The Supreme Court Friday in its interim order on demonetisation refused to interfere with the Centre’s decision firmly underlining that ‘these are matters of fiscal policies.’ The court further restrained all high courts from examining the issue, stayed proceedings there and transferred them to itself.
Stressing that the government is the best judge, the court refused to extend dates for exemption of old Rs. 500 and Rs. 1000 currency notes for certain services.
“We hope that the government is sensitive and responsible in dealing with the issue and we leave it to their best judgement,” said a bench comprising chief justice T.S. Thakur and justices D.Y. Chandrachud and A.M. Khanwilkar.
It asked the government to fulfill the commitment of Rs. 24,000 withdrawal per week to the extent possible.
The apex court said that it won’t interfere in the government’s decision and would refer petitions challenging November 8 notification on demonetization to five-judge Constitution bench by framing nine questions for adjudication. The bench will explore constitutionality of the demonetization.
The court stayed proceedings on petitions against demonetisation notification in all high courts and said only apex court will hear them.

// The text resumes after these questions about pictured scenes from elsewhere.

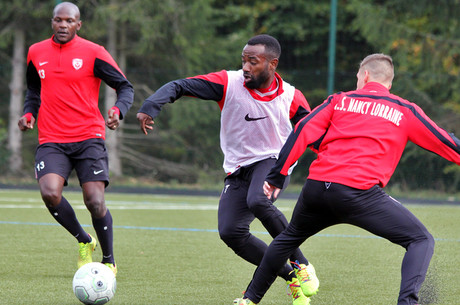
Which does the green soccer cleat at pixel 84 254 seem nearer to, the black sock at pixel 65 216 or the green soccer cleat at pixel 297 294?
the black sock at pixel 65 216

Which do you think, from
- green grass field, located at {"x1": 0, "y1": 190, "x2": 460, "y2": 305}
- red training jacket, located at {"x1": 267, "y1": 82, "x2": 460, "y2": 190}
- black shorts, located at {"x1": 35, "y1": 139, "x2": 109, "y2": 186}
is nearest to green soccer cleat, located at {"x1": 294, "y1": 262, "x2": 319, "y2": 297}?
green grass field, located at {"x1": 0, "y1": 190, "x2": 460, "y2": 305}

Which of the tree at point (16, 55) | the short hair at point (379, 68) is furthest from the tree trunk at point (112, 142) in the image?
the short hair at point (379, 68)

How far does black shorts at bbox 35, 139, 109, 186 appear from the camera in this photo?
644 centimetres

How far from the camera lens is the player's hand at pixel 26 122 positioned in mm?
6594

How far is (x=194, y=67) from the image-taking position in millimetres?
21062

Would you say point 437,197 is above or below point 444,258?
below

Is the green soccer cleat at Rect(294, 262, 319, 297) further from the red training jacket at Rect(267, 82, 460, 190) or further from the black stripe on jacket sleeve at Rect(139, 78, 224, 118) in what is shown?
the black stripe on jacket sleeve at Rect(139, 78, 224, 118)

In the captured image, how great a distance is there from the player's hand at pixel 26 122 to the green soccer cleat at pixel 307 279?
102 inches

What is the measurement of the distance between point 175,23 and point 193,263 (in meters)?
13.3

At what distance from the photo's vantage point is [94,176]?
6.46 m

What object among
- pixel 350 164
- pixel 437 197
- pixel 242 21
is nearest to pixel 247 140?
pixel 350 164

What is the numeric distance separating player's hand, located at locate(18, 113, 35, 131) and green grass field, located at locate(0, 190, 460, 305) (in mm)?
1216

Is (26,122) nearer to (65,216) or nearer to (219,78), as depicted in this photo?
(65,216)

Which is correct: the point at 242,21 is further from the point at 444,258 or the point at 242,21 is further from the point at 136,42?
the point at 444,258
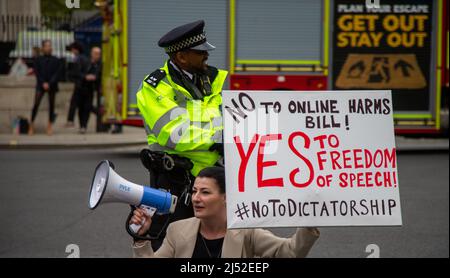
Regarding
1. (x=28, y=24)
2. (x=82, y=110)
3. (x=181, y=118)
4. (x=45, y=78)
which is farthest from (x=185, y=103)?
(x=28, y=24)

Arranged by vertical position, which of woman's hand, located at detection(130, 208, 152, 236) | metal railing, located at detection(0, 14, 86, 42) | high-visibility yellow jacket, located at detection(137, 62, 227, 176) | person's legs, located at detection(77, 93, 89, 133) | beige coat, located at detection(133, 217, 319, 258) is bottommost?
person's legs, located at detection(77, 93, 89, 133)

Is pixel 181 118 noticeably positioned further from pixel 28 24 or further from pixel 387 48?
pixel 28 24

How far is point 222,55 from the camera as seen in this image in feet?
45.1

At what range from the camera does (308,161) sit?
382 cm

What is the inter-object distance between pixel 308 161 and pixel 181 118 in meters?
0.91

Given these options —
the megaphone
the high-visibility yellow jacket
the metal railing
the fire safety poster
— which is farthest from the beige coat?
the metal railing

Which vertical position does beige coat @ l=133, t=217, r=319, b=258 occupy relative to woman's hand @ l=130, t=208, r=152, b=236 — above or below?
below

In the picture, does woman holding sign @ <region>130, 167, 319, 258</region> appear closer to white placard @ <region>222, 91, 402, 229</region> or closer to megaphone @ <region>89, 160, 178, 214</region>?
megaphone @ <region>89, 160, 178, 214</region>

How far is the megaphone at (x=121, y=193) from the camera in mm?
3738

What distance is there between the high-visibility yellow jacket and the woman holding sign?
449mm

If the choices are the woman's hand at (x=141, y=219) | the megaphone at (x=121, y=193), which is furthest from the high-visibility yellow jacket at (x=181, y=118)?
the woman's hand at (x=141, y=219)

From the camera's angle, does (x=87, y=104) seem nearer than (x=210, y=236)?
No

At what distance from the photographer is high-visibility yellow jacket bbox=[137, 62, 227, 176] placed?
4523mm
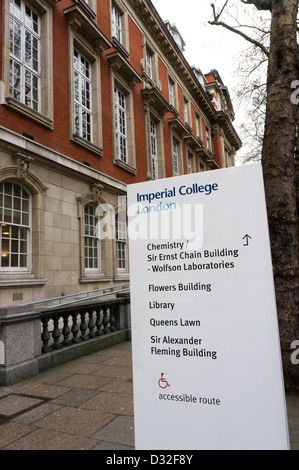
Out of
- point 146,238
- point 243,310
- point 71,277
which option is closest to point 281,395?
point 243,310

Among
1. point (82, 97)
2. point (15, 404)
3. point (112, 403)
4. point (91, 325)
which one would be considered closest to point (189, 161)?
point (82, 97)

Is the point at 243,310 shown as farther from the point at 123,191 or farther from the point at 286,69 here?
the point at 123,191

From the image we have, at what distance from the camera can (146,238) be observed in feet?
8.19

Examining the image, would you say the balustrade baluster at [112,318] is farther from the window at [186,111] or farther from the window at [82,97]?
the window at [186,111]

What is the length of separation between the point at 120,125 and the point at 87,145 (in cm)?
428

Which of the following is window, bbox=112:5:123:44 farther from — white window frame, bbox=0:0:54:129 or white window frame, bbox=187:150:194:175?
white window frame, bbox=187:150:194:175

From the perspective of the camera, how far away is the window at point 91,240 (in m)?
12.8

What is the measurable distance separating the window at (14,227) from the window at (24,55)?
284 cm

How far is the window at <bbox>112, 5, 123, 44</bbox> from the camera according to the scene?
1617 centimetres

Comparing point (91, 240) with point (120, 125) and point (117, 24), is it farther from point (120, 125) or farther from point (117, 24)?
point (117, 24)

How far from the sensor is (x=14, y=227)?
9.66 m

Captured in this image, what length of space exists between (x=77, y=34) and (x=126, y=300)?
1018cm

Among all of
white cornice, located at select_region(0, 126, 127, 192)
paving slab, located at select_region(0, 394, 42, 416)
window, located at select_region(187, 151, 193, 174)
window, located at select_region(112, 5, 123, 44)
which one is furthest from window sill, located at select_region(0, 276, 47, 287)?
window, located at select_region(187, 151, 193, 174)

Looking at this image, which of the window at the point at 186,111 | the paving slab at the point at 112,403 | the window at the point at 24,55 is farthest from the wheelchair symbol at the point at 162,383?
the window at the point at 186,111
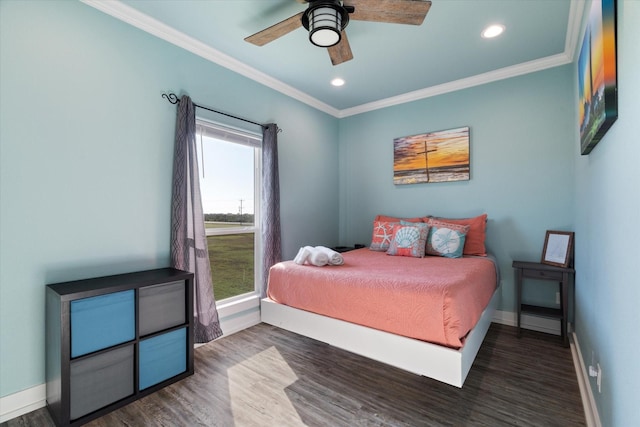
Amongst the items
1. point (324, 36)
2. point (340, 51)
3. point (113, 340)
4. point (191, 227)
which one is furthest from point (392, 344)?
point (340, 51)

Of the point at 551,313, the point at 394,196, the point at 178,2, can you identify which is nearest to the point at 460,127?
the point at 394,196

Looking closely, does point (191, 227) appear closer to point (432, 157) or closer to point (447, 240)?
point (447, 240)

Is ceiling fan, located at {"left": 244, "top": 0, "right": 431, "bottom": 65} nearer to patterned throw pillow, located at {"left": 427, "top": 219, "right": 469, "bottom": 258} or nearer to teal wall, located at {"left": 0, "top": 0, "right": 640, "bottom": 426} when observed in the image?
teal wall, located at {"left": 0, "top": 0, "right": 640, "bottom": 426}

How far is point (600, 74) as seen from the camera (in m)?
1.41

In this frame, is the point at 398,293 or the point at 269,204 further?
the point at 269,204

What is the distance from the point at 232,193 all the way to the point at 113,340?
1696 mm

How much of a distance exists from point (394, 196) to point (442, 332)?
100.0 inches

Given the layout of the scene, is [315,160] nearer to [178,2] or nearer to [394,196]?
[394,196]

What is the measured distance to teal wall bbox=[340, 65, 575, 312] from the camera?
2.96 m

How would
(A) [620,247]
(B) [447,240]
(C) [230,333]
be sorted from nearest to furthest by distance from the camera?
1. (A) [620,247]
2. (C) [230,333]
3. (B) [447,240]

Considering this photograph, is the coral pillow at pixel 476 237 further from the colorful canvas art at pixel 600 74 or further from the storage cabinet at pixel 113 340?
the storage cabinet at pixel 113 340

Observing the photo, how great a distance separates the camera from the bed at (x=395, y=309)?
169cm

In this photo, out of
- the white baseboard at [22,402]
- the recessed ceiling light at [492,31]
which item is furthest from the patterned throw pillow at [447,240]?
the white baseboard at [22,402]

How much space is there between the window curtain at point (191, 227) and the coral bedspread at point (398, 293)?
23.5 inches
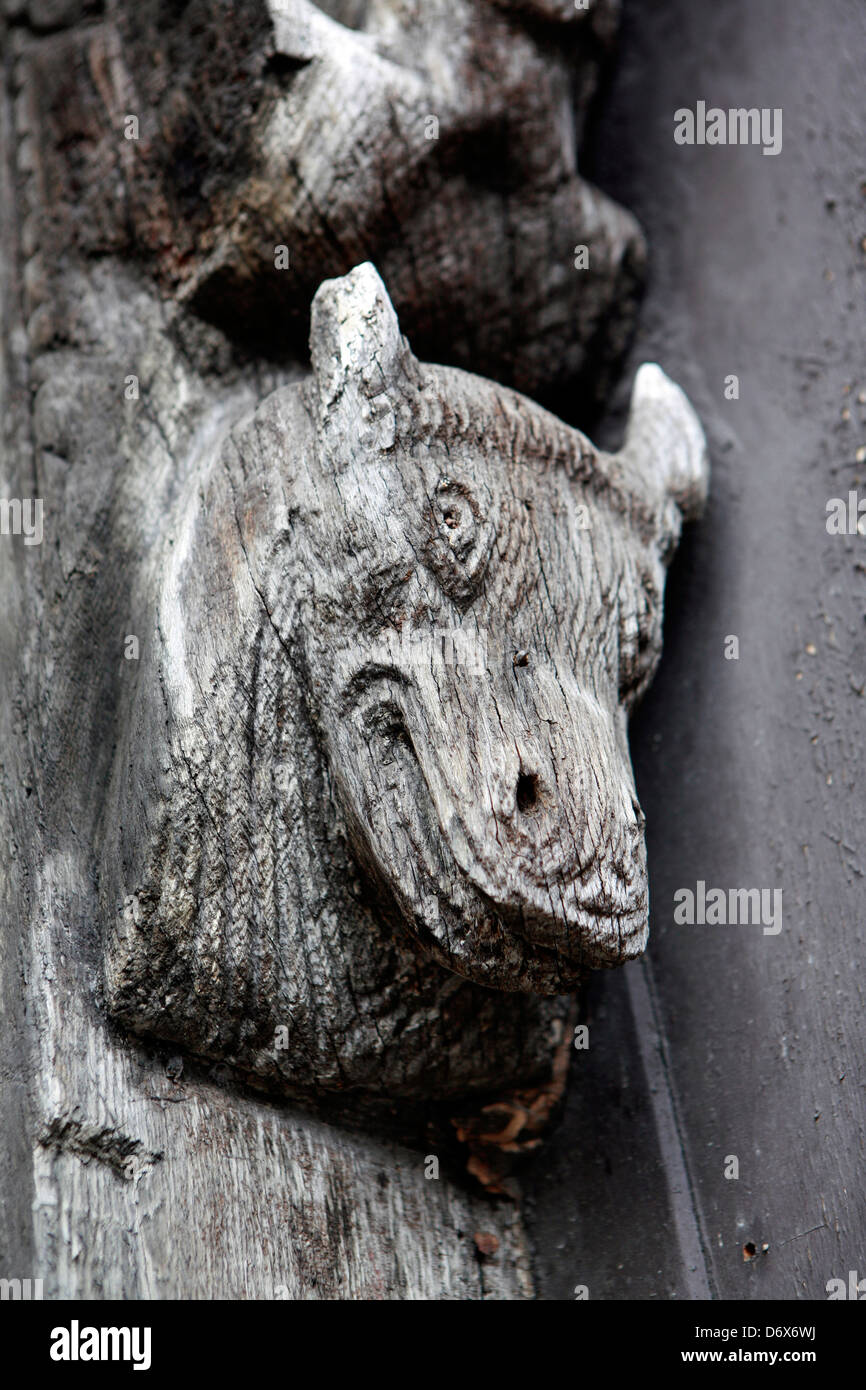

Supreme Court accepted the assurance of Attorney General that Rs. 8,000 crore collected by district cooperative banks between November 11 to 14 will be allowed to be exchanged.
Earlier, senior advocate Kapil Sibal had said that the use of demonetised Rs. 500 notes has come to an end and some order needed to be passed. Sibal had sought an interim order on the issue.
Chief Justice of India, T. S Thakur had asked the government if anything could be done to ease the suffering of the people. He had said that “People are suffering. It is a serious problem”. The Narendra Modi-led Central government had earlier submitted an affidavit saying that the demonetisation drive by implemented by them was a sincere attempt at unearthing black money that had been stashed over 7 decades.